In order to keep the plot over-stuffed with plot threads, we're also introduced to a new pair of FBI agents, several shrieking new victims, and a few (kinda) surprise appearances from a handful of established characters. As Rigg digs deeper into the mayhem, Hoffman interrogates Jigsaw's former flame (Betsy Russell) before ending up strapped to a rusty chair of his own. To divulge much more would rob the longtime fans of some (sorta) surprises, so let's just leave the plot synopsis as is. Plus there's a whole bunch of flashbacks that explain how John Kramer finally became Jigsaw, just to keep things moving.

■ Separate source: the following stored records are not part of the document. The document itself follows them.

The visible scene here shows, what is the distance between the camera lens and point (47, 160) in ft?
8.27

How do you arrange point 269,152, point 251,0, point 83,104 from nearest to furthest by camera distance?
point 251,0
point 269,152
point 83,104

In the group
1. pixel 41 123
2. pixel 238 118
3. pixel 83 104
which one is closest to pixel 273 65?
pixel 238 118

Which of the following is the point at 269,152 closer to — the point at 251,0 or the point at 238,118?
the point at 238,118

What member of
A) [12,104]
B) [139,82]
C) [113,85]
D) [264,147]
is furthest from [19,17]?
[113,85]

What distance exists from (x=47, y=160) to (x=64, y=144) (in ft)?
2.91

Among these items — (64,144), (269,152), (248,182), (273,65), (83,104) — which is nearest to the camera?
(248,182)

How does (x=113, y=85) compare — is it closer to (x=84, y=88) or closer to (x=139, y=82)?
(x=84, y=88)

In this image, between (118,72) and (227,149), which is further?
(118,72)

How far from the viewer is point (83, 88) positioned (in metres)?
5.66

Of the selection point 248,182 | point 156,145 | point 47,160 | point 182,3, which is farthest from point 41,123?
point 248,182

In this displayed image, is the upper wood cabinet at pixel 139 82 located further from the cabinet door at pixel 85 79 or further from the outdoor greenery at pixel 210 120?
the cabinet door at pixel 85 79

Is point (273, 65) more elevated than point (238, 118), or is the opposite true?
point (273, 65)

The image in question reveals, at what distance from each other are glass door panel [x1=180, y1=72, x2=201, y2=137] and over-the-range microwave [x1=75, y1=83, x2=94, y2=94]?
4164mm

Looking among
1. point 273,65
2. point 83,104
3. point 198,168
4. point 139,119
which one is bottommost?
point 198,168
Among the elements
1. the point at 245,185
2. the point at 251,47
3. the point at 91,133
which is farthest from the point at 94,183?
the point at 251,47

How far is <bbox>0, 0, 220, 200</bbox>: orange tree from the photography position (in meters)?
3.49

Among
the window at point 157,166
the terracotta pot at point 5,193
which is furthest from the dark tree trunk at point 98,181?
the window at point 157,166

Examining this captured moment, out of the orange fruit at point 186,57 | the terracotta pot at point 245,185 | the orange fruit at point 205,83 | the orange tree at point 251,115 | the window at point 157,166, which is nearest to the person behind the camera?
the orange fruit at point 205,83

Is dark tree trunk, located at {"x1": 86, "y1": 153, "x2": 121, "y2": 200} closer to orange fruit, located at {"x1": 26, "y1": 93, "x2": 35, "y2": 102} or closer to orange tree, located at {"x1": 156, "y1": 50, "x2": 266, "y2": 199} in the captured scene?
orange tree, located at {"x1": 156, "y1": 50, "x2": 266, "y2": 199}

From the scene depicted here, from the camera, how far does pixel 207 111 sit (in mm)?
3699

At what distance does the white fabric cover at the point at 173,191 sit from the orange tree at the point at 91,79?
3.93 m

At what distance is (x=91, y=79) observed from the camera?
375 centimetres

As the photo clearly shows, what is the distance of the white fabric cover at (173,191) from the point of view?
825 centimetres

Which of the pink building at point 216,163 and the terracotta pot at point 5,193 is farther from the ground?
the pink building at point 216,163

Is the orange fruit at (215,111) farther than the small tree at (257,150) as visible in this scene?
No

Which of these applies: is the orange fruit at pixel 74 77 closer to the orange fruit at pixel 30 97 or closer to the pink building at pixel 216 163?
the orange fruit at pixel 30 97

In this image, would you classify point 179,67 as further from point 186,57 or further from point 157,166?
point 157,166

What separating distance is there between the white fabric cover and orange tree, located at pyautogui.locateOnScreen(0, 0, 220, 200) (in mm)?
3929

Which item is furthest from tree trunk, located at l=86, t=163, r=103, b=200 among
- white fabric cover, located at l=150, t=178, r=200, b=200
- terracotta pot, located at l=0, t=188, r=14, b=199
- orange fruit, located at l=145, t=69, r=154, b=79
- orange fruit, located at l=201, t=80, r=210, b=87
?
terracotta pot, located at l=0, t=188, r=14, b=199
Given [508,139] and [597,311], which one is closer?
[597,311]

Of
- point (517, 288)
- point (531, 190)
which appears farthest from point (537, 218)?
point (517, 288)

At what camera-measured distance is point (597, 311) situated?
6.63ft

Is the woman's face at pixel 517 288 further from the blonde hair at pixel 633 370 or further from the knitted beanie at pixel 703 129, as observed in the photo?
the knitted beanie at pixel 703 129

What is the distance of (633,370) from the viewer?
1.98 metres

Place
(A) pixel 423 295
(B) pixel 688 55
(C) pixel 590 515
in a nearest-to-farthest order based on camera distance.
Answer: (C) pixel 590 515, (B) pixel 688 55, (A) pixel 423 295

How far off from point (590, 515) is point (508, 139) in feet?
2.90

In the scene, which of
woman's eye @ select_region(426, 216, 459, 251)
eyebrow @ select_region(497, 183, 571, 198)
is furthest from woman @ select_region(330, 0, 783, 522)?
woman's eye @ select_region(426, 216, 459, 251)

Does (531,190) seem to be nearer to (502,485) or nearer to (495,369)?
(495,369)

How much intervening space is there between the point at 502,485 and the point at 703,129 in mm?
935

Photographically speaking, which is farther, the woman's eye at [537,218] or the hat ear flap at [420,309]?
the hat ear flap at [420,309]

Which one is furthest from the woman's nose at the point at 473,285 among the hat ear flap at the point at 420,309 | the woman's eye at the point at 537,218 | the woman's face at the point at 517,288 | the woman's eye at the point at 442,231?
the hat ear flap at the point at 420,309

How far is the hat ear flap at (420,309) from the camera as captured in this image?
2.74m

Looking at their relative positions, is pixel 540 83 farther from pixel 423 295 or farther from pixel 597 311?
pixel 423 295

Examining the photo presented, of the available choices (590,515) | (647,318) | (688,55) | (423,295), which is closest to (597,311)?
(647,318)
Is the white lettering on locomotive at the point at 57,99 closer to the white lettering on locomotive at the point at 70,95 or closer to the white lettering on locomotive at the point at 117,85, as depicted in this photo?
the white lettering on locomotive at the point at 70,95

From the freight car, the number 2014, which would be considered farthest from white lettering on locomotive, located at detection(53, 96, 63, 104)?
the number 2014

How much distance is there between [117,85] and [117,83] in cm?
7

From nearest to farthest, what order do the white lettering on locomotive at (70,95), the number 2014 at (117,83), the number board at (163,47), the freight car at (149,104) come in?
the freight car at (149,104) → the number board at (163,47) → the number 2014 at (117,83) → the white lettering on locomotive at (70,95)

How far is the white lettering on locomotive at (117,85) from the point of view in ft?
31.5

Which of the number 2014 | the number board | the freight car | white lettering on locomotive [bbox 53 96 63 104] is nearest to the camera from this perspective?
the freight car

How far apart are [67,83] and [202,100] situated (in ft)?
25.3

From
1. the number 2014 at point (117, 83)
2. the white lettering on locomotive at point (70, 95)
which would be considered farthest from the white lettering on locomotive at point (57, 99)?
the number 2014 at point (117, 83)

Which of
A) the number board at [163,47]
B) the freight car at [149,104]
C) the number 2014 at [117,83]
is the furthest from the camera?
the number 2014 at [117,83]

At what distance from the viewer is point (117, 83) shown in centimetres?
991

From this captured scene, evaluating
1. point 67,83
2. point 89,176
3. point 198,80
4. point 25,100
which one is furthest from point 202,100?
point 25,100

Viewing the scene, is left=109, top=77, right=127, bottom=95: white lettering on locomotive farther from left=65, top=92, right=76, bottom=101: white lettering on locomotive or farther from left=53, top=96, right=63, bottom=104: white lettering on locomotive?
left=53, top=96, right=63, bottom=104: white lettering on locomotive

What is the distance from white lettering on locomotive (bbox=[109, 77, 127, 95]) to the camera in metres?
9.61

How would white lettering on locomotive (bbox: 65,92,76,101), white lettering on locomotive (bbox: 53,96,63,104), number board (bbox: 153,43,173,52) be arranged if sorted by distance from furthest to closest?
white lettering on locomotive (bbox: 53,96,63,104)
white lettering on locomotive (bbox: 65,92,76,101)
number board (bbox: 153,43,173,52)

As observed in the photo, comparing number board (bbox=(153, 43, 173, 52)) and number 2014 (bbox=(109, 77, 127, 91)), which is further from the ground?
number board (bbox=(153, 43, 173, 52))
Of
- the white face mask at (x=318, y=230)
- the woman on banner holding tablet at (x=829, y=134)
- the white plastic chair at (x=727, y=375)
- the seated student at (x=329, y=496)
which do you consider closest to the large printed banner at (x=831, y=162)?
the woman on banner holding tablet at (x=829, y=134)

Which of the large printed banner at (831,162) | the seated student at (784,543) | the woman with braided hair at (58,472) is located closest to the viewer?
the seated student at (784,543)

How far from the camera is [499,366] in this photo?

Basically, I think Twisted Pictures and Lionsgate should take a year or two off from the series, and give the horror fans a chance to actually "crave" a new installment. Which is not to say that Saw IV is a bad horror movie (because it's not), but that the harried effort it takes to produce a new chapter every year is really starting to show. Screenwriters Marcus Dunston and Patrick Melton (new to the series) do what they can within the limits of the unimpeachable formula -- but the simple truth is that you're a hardcore Saw fan, you'll be able to spot the cracks in the foundation. Saw IV is powerfully beholden to the series' well-established formula, which really doesn't help things when you're trying to make a movie fill of unexpected surprises. Also, one begins to feel as if Lionsgate should start handing out scorecards, so densely-plotted and (enjoyably) convoluted are the myriad character loyalties and fractured back-stories.
But it is pretty creepy. The traps, while not nearly as elaborate or as aggressively disgusting as the ones found in the first three films, are suitably icky. Director Darren Lynn Bousman (who also directed the last two Saw movies) maintains a strong eye for unpleasant atmosphere, particularly during the movie's nastier moments, but the overlong Saw IV is also packed with a few too many "cop moments" and relatively clumsy volleys of exposition. Fortunately, when the movie gets down to the nasty stuff, there's some grossly good fun to be had. So while I'd definitely call Saw IV the slightest of the series, that doesn't mean I'd call it a waste of time.
Frankly I think the Saw-makers are to be commended for actually putting forth this sort of effort. I grew up in an era that offered little more than quick-cash, stand-alone horror sequels like Halloween 5 and Friday the 13th Part 7 -- so the fact that these producers actually give a damn about narrative continuity (right down the smallest detail) is fairly impressive. Saw 4 feels a bit like the series is "spinning its wheels" until someone comes up with a REALLY cool new idea, but it's still slick, sick, and spooky enough to appease the fans.
It's a been-there, done-that sort of sequel, but it's still more creative than most of what passes for Hollywood horror these days. And don't even think about checking out Saw IV if you haven't seen Saw 3 (and Saw 2!) fairly recently. More and more this series is beginning to feel like the world's most violent soap opera, and you really should take a refresher course on the trilogy if you want to follow what's going down in Saw IV. Same advice will undoubtedly hold true when Saw 5 hits theaters this time next year.